What are the three most common potty training mistakes?
1. Starting too early
Parents will often get friends or in-laws or grandparents telling them about what age a child should be potty trained by. What they hear might be true for some children, but a lot of the time, it gives parents unreasonable expectations to adhere to. And it’s always counterproductive when parents push children too hard to do something that they’re not quite ready to do yet.
2. Thinking there’s one right way
A lot of parents have overly concrete expectations about how the process should go. They pick up books about how to train a child in a day, but that’s just going to create stress for everyone. Oftentimes, parents believe there’s some particular technique that will work miraculously, but they don’t really think about whether or not it’s rational. That’s one of the big ideas in the book: relaxed expectations.

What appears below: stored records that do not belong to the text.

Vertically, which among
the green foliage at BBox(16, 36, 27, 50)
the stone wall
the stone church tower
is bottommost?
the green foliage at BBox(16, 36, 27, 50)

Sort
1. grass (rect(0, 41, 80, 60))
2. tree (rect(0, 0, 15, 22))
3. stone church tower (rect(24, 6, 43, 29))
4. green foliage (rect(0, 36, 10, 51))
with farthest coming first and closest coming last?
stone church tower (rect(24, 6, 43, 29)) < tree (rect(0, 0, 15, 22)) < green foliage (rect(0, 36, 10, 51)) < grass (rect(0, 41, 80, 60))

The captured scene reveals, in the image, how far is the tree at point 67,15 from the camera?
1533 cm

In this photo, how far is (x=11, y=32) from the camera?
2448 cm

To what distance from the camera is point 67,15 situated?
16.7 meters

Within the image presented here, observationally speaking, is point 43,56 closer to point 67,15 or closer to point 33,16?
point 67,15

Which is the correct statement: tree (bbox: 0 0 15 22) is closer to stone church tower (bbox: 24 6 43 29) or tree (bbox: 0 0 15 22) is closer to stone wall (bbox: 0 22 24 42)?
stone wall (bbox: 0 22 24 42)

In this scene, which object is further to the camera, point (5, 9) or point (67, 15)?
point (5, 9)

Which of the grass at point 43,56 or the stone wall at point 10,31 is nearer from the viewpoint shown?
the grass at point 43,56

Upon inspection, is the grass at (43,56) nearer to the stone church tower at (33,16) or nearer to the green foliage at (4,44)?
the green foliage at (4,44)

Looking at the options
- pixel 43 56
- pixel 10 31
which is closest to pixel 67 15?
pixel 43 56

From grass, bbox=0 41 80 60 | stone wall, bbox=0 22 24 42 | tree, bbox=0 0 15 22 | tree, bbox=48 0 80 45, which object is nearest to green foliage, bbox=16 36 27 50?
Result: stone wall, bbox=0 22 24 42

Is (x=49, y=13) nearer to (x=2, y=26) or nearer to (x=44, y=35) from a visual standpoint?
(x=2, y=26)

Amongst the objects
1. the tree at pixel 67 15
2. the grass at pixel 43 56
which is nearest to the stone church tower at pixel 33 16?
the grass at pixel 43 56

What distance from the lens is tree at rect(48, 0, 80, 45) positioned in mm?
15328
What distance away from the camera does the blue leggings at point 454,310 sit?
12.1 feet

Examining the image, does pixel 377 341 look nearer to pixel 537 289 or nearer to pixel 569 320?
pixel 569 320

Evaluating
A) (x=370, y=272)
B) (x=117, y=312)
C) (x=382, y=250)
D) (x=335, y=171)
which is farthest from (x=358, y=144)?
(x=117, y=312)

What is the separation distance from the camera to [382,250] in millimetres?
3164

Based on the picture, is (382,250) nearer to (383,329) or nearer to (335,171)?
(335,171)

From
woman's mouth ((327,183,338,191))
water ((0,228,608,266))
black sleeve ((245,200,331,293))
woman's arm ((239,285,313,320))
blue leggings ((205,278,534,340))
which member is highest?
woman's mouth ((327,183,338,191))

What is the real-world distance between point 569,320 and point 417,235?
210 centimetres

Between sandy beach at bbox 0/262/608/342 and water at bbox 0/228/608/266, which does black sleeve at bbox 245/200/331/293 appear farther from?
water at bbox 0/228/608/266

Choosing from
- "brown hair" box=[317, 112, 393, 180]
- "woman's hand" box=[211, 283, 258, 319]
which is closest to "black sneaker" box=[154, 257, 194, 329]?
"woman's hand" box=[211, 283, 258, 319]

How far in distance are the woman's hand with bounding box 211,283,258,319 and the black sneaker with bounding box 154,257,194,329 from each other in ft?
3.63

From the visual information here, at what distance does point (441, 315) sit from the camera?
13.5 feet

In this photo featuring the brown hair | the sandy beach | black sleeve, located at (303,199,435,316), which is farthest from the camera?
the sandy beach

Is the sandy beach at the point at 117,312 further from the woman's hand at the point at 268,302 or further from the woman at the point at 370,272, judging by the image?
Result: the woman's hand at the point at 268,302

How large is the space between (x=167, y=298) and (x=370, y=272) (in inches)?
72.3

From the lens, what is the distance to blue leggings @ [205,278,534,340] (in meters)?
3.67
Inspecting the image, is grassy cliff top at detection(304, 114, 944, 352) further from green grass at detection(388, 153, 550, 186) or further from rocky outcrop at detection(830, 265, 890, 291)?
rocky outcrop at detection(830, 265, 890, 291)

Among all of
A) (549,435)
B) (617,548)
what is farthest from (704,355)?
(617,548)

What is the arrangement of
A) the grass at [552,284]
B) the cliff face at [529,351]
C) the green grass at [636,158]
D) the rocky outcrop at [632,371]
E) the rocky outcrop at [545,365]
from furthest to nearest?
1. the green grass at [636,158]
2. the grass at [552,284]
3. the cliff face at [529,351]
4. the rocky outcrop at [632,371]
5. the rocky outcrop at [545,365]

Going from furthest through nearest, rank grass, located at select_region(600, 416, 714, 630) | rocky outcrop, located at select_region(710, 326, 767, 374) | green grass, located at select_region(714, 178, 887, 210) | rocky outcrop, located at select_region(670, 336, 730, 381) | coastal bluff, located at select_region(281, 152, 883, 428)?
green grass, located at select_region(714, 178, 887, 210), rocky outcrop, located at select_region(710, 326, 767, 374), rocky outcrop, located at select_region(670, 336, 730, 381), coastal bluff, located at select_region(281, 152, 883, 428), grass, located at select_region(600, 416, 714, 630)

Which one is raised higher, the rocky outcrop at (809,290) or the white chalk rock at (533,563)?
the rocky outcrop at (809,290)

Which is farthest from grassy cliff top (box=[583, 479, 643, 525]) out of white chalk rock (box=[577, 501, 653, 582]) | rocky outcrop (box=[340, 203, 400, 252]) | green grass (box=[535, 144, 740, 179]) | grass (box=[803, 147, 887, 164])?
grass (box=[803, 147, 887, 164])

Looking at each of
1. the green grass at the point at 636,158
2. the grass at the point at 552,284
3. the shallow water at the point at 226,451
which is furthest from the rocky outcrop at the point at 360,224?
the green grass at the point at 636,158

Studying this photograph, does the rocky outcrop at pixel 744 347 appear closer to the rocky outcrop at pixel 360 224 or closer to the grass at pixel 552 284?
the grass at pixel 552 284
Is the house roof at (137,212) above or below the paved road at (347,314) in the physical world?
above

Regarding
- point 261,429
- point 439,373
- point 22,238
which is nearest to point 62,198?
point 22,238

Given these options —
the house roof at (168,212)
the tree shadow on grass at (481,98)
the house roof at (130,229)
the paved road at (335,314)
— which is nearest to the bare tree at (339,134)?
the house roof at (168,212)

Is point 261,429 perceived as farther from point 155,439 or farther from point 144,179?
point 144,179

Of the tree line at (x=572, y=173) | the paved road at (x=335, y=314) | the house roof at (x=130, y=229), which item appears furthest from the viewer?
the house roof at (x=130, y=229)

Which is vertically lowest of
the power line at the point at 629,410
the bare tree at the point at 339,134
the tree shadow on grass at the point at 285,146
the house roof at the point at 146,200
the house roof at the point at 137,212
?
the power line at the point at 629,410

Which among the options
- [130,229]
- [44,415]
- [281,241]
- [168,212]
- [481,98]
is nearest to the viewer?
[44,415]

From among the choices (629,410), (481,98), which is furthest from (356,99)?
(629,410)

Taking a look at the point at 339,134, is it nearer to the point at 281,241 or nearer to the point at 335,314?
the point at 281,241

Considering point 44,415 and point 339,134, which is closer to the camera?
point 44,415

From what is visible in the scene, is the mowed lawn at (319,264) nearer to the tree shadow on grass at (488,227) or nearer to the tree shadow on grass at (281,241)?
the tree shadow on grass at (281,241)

The child may not do things according to the parents’ agenda or schedule, but they will get there.
3. Forgetting that your child needs to be himself
When parents feel like there’s a cookbook approach to potty training, they forget to individualize the process to their child. Each child is different in terms of personality and characteristics, and you need to know what works and what to avoid. For strong-willed children – one of the personality types we talk about in the book – for example, don’t give them too much strong guidance, or it will be counterproductive. If it feels like the parent is trying to control them, then by their nature they will become resistant. When parents try to push them even harder, it sets up a negative dynamic which can persist beyond potty training. But when the parent thinks thoughtfully and strategically about potty training and takes who their child is into account, everyone is happier in the end.